INFORMATION SUPPLIED —
══════════════════════════════

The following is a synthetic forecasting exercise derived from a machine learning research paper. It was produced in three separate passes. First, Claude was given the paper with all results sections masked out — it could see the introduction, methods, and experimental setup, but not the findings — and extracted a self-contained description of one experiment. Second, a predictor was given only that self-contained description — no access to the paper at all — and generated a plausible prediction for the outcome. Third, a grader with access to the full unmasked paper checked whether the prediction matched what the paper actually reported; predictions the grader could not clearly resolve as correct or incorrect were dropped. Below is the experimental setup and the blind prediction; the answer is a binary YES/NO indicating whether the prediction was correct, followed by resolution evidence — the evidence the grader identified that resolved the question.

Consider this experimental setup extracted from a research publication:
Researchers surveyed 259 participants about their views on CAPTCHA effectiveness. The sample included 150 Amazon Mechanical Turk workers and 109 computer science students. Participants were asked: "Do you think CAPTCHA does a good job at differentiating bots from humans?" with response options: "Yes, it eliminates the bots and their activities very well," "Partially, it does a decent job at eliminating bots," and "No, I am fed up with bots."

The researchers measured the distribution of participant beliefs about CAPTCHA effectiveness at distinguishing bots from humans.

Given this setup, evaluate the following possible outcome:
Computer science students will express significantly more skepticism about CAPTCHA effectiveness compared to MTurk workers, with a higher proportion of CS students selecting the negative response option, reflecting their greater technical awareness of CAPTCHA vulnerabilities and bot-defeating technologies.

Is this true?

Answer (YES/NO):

══════════════════════════════

EXERCISE PROMPT —
The required output is the lines from the one holding "Computer science students will" through the last line of the entries above, copied exactly.

RESULT FOR THIS TASK —
Computer science students will express significantly more skepticism about CAPTCHA effectiveness compared to MTurk workers, with a higher proportion of CS students selecting the negative response option, reflecting their greater technical awareness of CAPTCHA vulnerabilities and bot-defeating technologies.

Is this true?

Answer (YES/NO):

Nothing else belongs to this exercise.